With total predictability, the announcement of new rail strikes in the approach to Christmas has been met with attacks on the trade unions. “Mick Grinch” was the not-very-original headline aimed at the RMT leader Mick Lynch. One Sun reporter tweeted that Lynch gave off “pure evil, lazy work shy vibes”.
But far from being the villains, trade unionists are at the front line of the fight to protect incomes. We all need them to win.
The inescapable fact is that people are entering into an unprecedented and sharp decline in their living standards. After Jeremy Hunt’s fiscal statement last week, Paul Johnson of the Institute for Fiscal Studies described the outlook in the Office for Budget Responsibility’s accompanying report as “simply staggering”. Real household disposable income per person is set to fall 7 per cent over the next two years, the biggest fall on record, bringing incomes down to where they were in 2013.
Even before the collapse in household incomes enters its new extreme phase, wages had been falling behind for years. Pressure on working people’s incomes has led to an acute rise in industrial disputes and strikes, now at their most frequent in more than a decade.
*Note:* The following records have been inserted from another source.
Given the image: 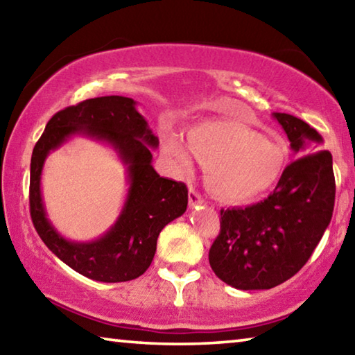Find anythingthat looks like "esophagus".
I'll use <instances>...</instances> for the list:
<instances>
[{"label": "esophagus", "mask_w": 355, "mask_h": 355, "mask_svg": "<svg viewBox=\"0 0 355 355\" xmlns=\"http://www.w3.org/2000/svg\"><path fill=\"white\" fill-rule=\"evenodd\" d=\"M189 203L192 207L199 205V203H203V197L194 188H189Z\"/></svg>", "instance_id": "34e87169"}]
</instances>
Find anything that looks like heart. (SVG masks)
<instances>
[{"label": "heart", "mask_w": 355, "mask_h": 355, "mask_svg": "<svg viewBox=\"0 0 355 355\" xmlns=\"http://www.w3.org/2000/svg\"><path fill=\"white\" fill-rule=\"evenodd\" d=\"M186 137L188 148L173 137L167 139V155L180 169L189 171L191 151L197 163L207 169L208 189L228 203L244 205L260 200L275 188L286 171L288 150L284 144L236 120H205L194 125Z\"/></svg>", "instance_id": "1"}]
</instances>
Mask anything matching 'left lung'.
Masks as SVG:
<instances>
[{"mask_svg":"<svg viewBox=\"0 0 355 355\" xmlns=\"http://www.w3.org/2000/svg\"><path fill=\"white\" fill-rule=\"evenodd\" d=\"M274 117L299 158L264 200L220 209V232L208 254L214 274L238 290H269L291 279L309 261L334 213L332 155L309 153L316 146L309 144H321V135L290 114Z\"/></svg>","mask_w":355,"mask_h":355,"instance_id":"left-lung-1","label":"left lung"}]
</instances>
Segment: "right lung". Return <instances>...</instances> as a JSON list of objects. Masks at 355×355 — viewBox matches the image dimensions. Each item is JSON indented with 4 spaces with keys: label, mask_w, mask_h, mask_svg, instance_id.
Here are the masks:
<instances>
[{
    "label": "right lung",
    "mask_w": 355,
    "mask_h": 355,
    "mask_svg": "<svg viewBox=\"0 0 355 355\" xmlns=\"http://www.w3.org/2000/svg\"><path fill=\"white\" fill-rule=\"evenodd\" d=\"M73 134L111 143L128 166L129 196L123 213L103 237L91 243L62 239L46 219L40 194L44 158ZM158 137L128 97H97L56 112L35 144L29 178V211L45 245L67 266L92 280L117 284L137 279L152 263L159 232L186 211L188 188L159 177L152 166L150 147Z\"/></svg>",
    "instance_id": "obj_1"
}]
</instances>
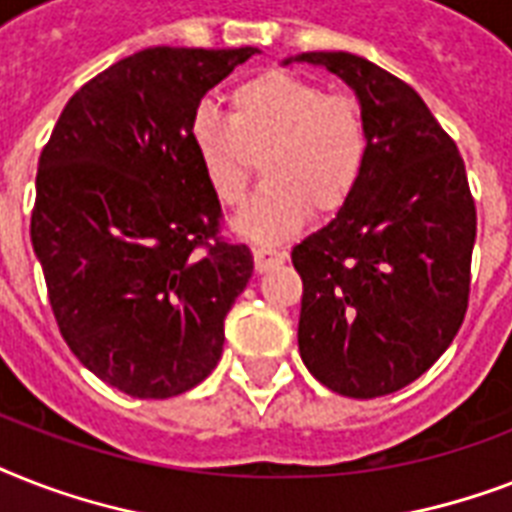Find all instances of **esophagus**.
<instances>
[{
  "instance_id": "obj_1",
  "label": "esophagus",
  "mask_w": 512,
  "mask_h": 512,
  "mask_svg": "<svg viewBox=\"0 0 512 512\" xmlns=\"http://www.w3.org/2000/svg\"><path fill=\"white\" fill-rule=\"evenodd\" d=\"M287 260V249H279V247H271V244H260L255 249V268L260 273L273 268V265H279Z\"/></svg>"
}]
</instances>
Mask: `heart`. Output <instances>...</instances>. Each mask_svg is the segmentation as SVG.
<instances>
[{
  "label": "heart",
  "mask_w": 512,
  "mask_h": 512,
  "mask_svg": "<svg viewBox=\"0 0 512 512\" xmlns=\"http://www.w3.org/2000/svg\"><path fill=\"white\" fill-rule=\"evenodd\" d=\"M188 143L220 204L247 199L255 156L265 185L236 217L247 239H287L308 215H332L353 196L369 162V122L361 100L329 92L292 71H265L231 92V119L199 106Z\"/></svg>",
  "instance_id": "heart-1"
}]
</instances>
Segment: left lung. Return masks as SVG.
<instances>
[{"label": "left lung", "instance_id": "obj_1", "mask_svg": "<svg viewBox=\"0 0 512 512\" xmlns=\"http://www.w3.org/2000/svg\"><path fill=\"white\" fill-rule=\"evenodd\" d=\"M295 60L345 79L369 122L358 188L332 223L292 249L303 279L300 356L340 396H388L436 364L468 311L476 241L468 172L398 76L350 52Z\"/></svg>", "mask_w": 512, "mask_h": 512}]
</instances>
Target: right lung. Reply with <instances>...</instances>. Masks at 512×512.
Returning <instances> with one entry per match:
<instances>
[{"mask_svg":"<svg viewBox=\"0 0 512 512\" xmlns=\"http://www.w3.org/2000/svg\"><path fill=\"white\" fill-rule=\"evenodd\" d=\"M257 47H148L79 87L39 156L31 244L74 356L135 398L196 388L252 276L188 143L201 98Z\"/></svg>","mask_w":512,"mask_h":512,"instance_id":"add662e5","label":"right lung"}]
</instances>
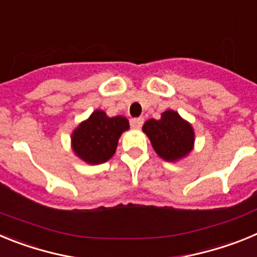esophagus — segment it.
<instances>
[{
    "mask_svg": "<svg viewBox=\"0 0 257 257\" xmlns=\"http://www.w3.org/2000/svg\"><path fill=\"white\" fill-rule=\"evenodd\" d=\"M143 123H144V118L139 117V118H133L130 121V124L133 128H140V127L143 126Z\"/></svg>",
    "mask_w": 257,
    "mask_h": 257,
    "instance_id": "obj_1",
    "label": "esophagus"
}]
</instances>
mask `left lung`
Segmentation results:
<instances>
[{
  "mask_svg": "<svg viewBox=\"0 0 257 257\" xmlns=\"http://www.w3.org/2000/svg\"><path fill=\"white\" fill-rule=\"evenodd\" d=\"M156 153L169 162H175L192 152L194 131L189 122L175 110H166L160 119H148L143 126Z\"/></svg>",
  "mask_w": 257,
  "mask_h": 257,
  "instance_id": "8db88e82",
  "label": "left lung"
}]
</instances>
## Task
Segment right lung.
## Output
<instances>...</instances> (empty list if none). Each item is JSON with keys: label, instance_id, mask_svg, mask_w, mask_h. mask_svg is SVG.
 <instances>
[{"label": "right lung", "instance_id": "add662e5", "mask_svg": "<svg viewBox=\"0 0 257 257\" xmlns=\"http://www.w3.org/2000/svg\"><path fill=\"white\" fill-rule=\"evenodd\" d=\"M128 128L127 118L122 115L110 118L97 109L73 131L72 148L76 156L86 163H104L112 158L119 136Z\"/></svg>", "mask_w": 257, "mask_h": 257}]
</instances>
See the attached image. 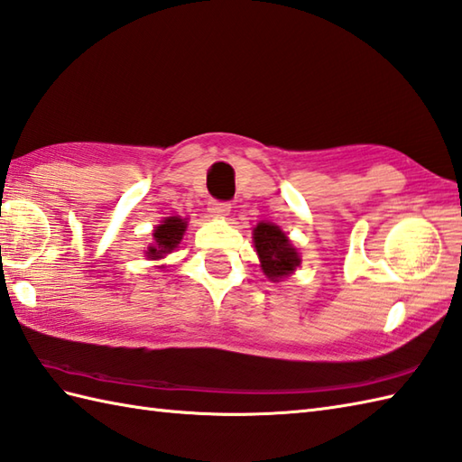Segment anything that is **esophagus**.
I'll use <instances>...</instances> for the list:
<instances>
[{"instance_id": "1", "label": "esophagus", "mask_w": 462, "mask_h": 462, "mask_svg": "<svg viewBox=\"0 0 462 462\" xmlns=\"http://www.w3.org/2000/svg\"><path fill=\"white\" fill-rule=\"evenodd\" d=\"M230 205L228 202H220V200H214V202H210V214L214 218H226L228 214H230Z\"/></svg>"}]
</instances>
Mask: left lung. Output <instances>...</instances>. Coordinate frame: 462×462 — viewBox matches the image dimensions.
I'll return each mask as SVG.
<instances>
[{
    "mask_svg": "<svg viewBox=\"0 0 462 462\" xmlns=\"http://www.w3.org/2000/svg\"><path fill=\"white\" fill-rule=\"evenodd\" d=\"M254 245L262 270L272 282H280L291 275L301 263V257L289 242L287 234L272 222H260L254 228Z\"/></svg>",
    "mask_w": 462,
    "mask_h": 462,
    "instance_id": "1",
    "label": "left lung"
}]
</instances>
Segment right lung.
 <instances>
[{
  "label": "right lung",
  "instance_id": "right-lung-1",
  "mask_svg": "<svg viewBox=\"0 0 462 462\" xmlns=\"http://www.w3.org/2000/svg\"><path fill=\"white\" fill-rule=\"evenodd\" d=\"M187 230V220L180 217H169L155 226L153 230V244L149 245L145 255L147 260H161L167 254L173 252L182 240V234Z\"/></svg>",
  "mask_w": 462,
  "mask_h": 462
}]
</instances>
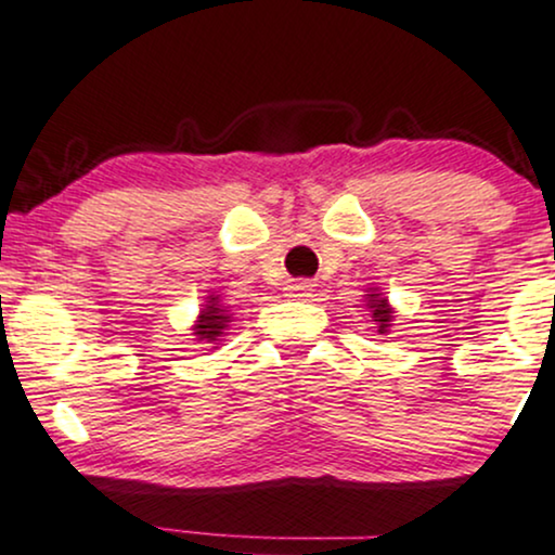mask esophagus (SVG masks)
Segmentation results:
<instances>
[{
	"instance_id": "esophagus-1",
	"label": "esophagus",
	"mask_w": 555,
	"mask_h": 555,
	"mask_svg": "<svg viewBox=\"0 0 555 555\" xmlns=\"http://www.w3.org/2000/svg\"><path fill=\"white\" fill-rule=\"evenodd\" d=\"M309 291H311L309 280H291V283L285 285V296L291 298H306L309 296Z\"/></svg>"
}]
</instances>
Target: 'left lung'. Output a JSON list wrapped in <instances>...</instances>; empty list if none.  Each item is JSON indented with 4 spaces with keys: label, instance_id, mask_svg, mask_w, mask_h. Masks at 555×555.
Listing matches in <instances>:
<instances>
[{
    "label": "left lung",
    "instance_id": "1",
    "mask_svg": "<svg viewBox=\"0 0 555 555\" xmlns=\"http://www.w3.org/2000/svg\"><path fill=\"white\" fill-rule=\"evenodd\" d=\"M374 298V296H371ZM371 309H374V322H379V332H387V322L389 317H392V311H389L387 301H371Z\"/></svg>",
    "mask_w": 555,
    "mask_h": 555
}]
</instances>
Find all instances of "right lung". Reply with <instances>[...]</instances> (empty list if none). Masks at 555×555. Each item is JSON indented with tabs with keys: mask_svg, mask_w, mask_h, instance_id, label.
Here are the masks:
<instances>
[{
	"mask_svg": "<svg viewBox=\"0 0 555 555\" xmlns=\"http://www.w3.org/2000/svg\"><path fill=\"white\" fill-rule=\"evenodd\" d=\"M225 324H228L225 311L220 309L218 301L212 298V301L205 306V311H202L199 324H197V330H194V335H197L199 340H202V337H207V340H218V337L223 335Z\"/></svg>",
	"mask_w": 555,
	"mask_h": 555,
	"instance_id": "1",
	"label": "right lung"
}]
</instances>
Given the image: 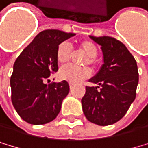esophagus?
<instances>
[{
	"label": "esophagus",
	"mask_w": 148,
	"mask_h": 148,
	"mask_svg": "<svg viewBox=\"0 0 148 148\" xmlns=\"http://www.w3.org/2000/svg\"><path fill=\"white\" fill-rule=\"evenodd\" d=\"M69 86H70V88L72 89V88L73 87V84H72V83H70V84H69Z\"/></svg>",
	"instance_id": "34e87169"
}]
</instances>
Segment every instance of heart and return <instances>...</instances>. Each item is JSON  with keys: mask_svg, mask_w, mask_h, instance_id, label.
Listing matches in <instances>:
<instances>
[{"mask_svg": "<svg viewBox=\"0 0 148 148\" xmlns=\"http://www.w3.org/2000/svg\"><path fill=\"white\" fill-rule=\"evenodd\" d=\"M77 47L81 52L86 54L87 58L84 60V64L95 66L97 64L96 56L98 54V47L96 44L89 40H84L77 43ZM72 47L68 42H61L56 49V60L60 64H66L71 59ZM92 71L89 67H76L67 65L59 71V77L69 83H80L91 76Z\"/></svg>", "mask_w": 148, "mask_h": 148, "instance_id": "obj_1", "label": "heart"}]
</instances>
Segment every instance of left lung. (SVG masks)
<instances>
[{
    "label": "left lung",
    "instance_id": "left-lung-1",
    "mask_svg": "<svg viewBox=\"0 0 148 148\" xmlns=\"http://www.w3.org/2000/svg\"><path fill=\"white\" fill-rule=\"evenodd\" d=\"M102 46L104 64L86 86L82 106L88 121L98 125L116 123L127 112L136 95L138 69L125 45L110 36H90Z\"/></svg>",
    "mask_w": 148,
    "mask_h": 148
}]
</instances>
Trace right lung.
<instances>
[{
	"instance_id": "obj_1",
	"label": "right lung",
	"mask_w": 148,
	"mask_h": 148,
	"mask_svg": "<svg viewBox=\"0 0 148 148\" xmlns=\"http://www.w3.org/2000/svg\"><path fill=\"white\" fill-rule=\"evenodd\" d=\"M75 34L59 30H44L18 56L11 76L12 102L19 116L32 125H43L56 118L62 102L69 93L64 80L50 82L58 71L56 49Z\"/></svg>"
}]
</instances>
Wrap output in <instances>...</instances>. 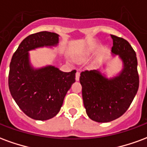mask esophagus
Returning a JSON list of instances; mask_svg holds the SVG:
<instances>
[{
    "label": "esophagus",
    "mask_w": 147,
    "mask_h": 147,
    "mask_svg": "<svg viewBox=\"0 0 147 147\" xmlns=\"http://www.w3.org/2000/svg\"><path fill=\"white\" fill-rule=\"evenodd\" d=\"M80 72L79 71H77V72L76 73V80L79 81L80 80Z\"/></svg>",
    "instance_id": "esophagus-1"
}]
</instances>
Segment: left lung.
<instances>
[{
    "label": "left lung",
    "mask_w": 147,
    "mask_h": 147,
    "mask_svg": "<svg viewBox=\"0 0 147 147\" xmlns=\"http://www.w3.org/2000/svg\"><path fill=\"white\" fill-rule=\"evenodd\" d=\"M112 52L123 62L122 72L108 80L96 70L80 73L83 105L91 120L105 123L121 117L129 108L138 91L139 77L135 50L125 39L111 34Z\"/></svg>",
    "instance_id": "obj_1"
}]
</instances>
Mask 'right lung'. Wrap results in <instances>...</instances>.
<instances>
[{
  "label": "right lung",
  "mask_w": 147,
  "mask_h": 147,
  "mask_svg": "<svg viewBox=\"0 0 147 147\" xmlns=\"http://www.w3.org/2000/svg\"><path fill=\"white\" fill-rule=\"evenodd\" d=\"M58 43V34H32L21 42L11 57L8 87L15 102L27 116L38 120L51 119L59 113L67 90L76 81V71L63 72L53 66L34 70L28 51Z\"/></svg>",
  "instance_id": "1"
}]
</instances>
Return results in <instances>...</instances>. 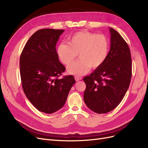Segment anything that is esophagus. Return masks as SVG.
<instances>
[{"mask_svg": "<svg viewBox=\"0 0 148 148\" xmlns=\"http://www.w3.org/2000/svg\"><path fill=\"white\" fill-rule=\"evenodd\" d=\"M75 79L76 81L78 82V81H79V80L82 79V78L81 77H77V76H76V77H75Z\"/></svg>", "mask_w": 148, "mask_h": 148, "instance_id": "1", "label": "esophagus"}]
</instances>
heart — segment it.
<instances>
[{
    "label": "heart",
    "instance_id": "obj_1",
    "mask_svg": "<svg viewBox=\"0 0 148 148\" xmlns=\"http://www.w3.org/2000/svg\"><path fill=\"white\" fill-rule=\"evenodd\" d=\"M109 42L105 36L89 31H80L69 39V43H62L57 47L60 60L69 65L77 57L79 59L70 65L67 71L71 75L80 76L91 69L100 67L108 56Z\"/></svg>",
    "mask_w": 148,
    "mask_h": 148
}]
</instances>
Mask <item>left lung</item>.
<instances>
[{
    "label": "left lung",
    "instance_id": "left-lung-1",
    "mask_svg": "<svg viewBox=\"0 0 148 148\" xmlns=\"http://www.w3.org/2000/svg\"><path fill=\"white\" fill-rule=\"evenodd\" d=\"M110 47L105 62L89 76L85 77L84 101L97 114L114 110L122 101L132 78V58L127 43L110 28Z\"/></svg>",
    "mask_w": 148,
    "mask_h": 148
}]
</instances>
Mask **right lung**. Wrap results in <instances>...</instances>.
Instances as JSON below:
<instances>
[{
    "mask_svg": "<svg viewBox=\"0 0 148 148\" xmlns=\"http://www.w3.org/2000/svg\"><path fill=\"white\" fill-rule=\"evenodd\" d=\"M64 29H42L26 43L20 59L22 88L38 110L52 114L65 104L75 80L72 75L59 77L65 67L59 61L56 46Z\"/></svg>",
    "mask_w": 148,
    "mask_h": 148,
    "instance_id": "add662e5",
    "label": "right lung"
}]
</instances>
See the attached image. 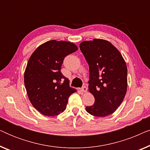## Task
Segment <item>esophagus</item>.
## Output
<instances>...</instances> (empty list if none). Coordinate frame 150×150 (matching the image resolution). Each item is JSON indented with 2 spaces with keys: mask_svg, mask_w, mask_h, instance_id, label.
I'll return each mask as SVG.
<instances>
[{
  "mask_svg": "<svg viewBox=\"0 0 150 150\" xmlns=\"http://www.w3.org/2000/svg\"><path fill=\"white\" fill-rule=\"evenodd\" d=\"M81 91H83V92H87V87H85V86H84V87L81 88Z\"/></svg>",
  "mask_w": 150,
  "mask_h": 150,
  "instance_id": "obj_1",
  "label": "esophagus"
}]
</instances>
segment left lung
Here are the masks:
<instances>
[{"label":"left lung","instance_id":"1","mask_svg":"<svg viewBox=\"0 0 150 150\" xmlns=\"http://www.w3.org/2000/svg\"><path fill=\"white\" fill-rule=\"evenodd\" d=\"M80 49L89 64V91L95 98L86 106L89 114L106 117L113 113L124 99L127 91V66L120 51L108 41H84Z\"/></svg>","mask_w":150,"mask_h":150}]
</instances>
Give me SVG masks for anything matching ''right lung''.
<instances>
[{
	"instance_id": "add662e5",
	"label": "right lung",
	"mask_w": 150,
	"mask_h": 150,
	"mask_svg": "<svg viewBox=\"0 0 150 150\" xmlns=\"http://www.w3.org/2000/svg\"><path fill=\"white\" fill-rule=\"evenodd\" d=\"M71 42L50 40L38 47L28 59L24 71V85L32 105L46 116L64 111L75 89L61 72L63 59L76 52Z\"/></svg>"
}]
</instances>
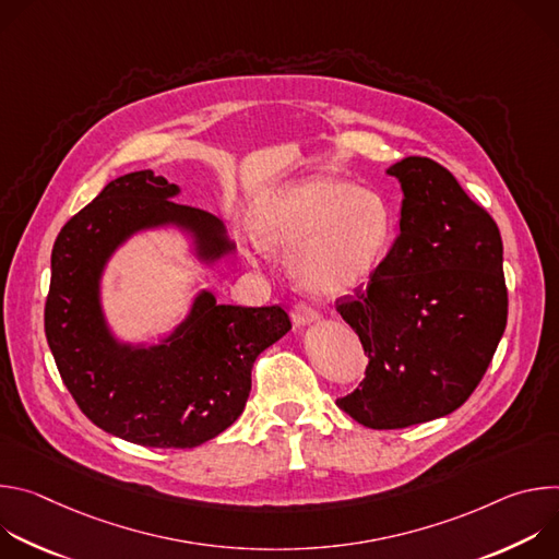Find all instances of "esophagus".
<instances>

It’s not just about pay, either, but the terms on which people are employed. Royal Mail workers are on strike as much about their conditions as their wages. The CWU, their union, sees the strategy of the management as trying to turn it into yet another gig economy company, reducing the service and trying to break or weaken the union. Incomes, terms and conditions go hand in hand. There is colossal pressure to make people work harder for less in a British variant of the American labour market. The Unite union has set up a “profiteering commission” that has shown how average profit margins in the FTSE 350, the biggest companies in the UK, shot up since 2019. Never has the balance between the majority of people struggling and the small number of the richest seemed so unfair.
All of this amounts to deepening social strife. In a few short weeks millions of workers could be on strike, or involved in disputes where a strike is on the cards. Lecturers are back on strike this week. Strikes involving teachers, civil servants, fire fighters, nurses and other health service workers are all possible. The Royal College of Nursing has voted to strike across the country for the first time.
Politics has simply not caught up with the core issue of Britain’s staggering household income decline. As the cost-of-living crisis bites, it will force a change in the political landscape. No amount of discussion about long-term macroeconomic stability will suffice when people demand answers about their immediate living standards. And the first front in halting a slide in household incomes is to be found in the strikes and industrial disputes now under way or in preparation. Every single politician will be asked where they stand.
So Labour cannot afford to continue to refuse to support the workforce in these disputes, nor when it comes to pay in general. Success for the unions will help their members to fend off some of the worst of the attack on their living standards. It is inescapable that they should be supported.
The collapse in household incomes is so severe that it has become a major matter of policy in itself, requiring sustained action to raise incomes and reduce cost pressures. Labour, for example, has made the recruitment of thousands more NHS staff central to its plan for health. But without a plan to raise wages too it will find that plan hard to get off the ground.
Both as the opposition, and as a government-in-waiting, Labour needs its own programme to show how it will solve the wages crisis. The question of pay can no longer be sidestepped.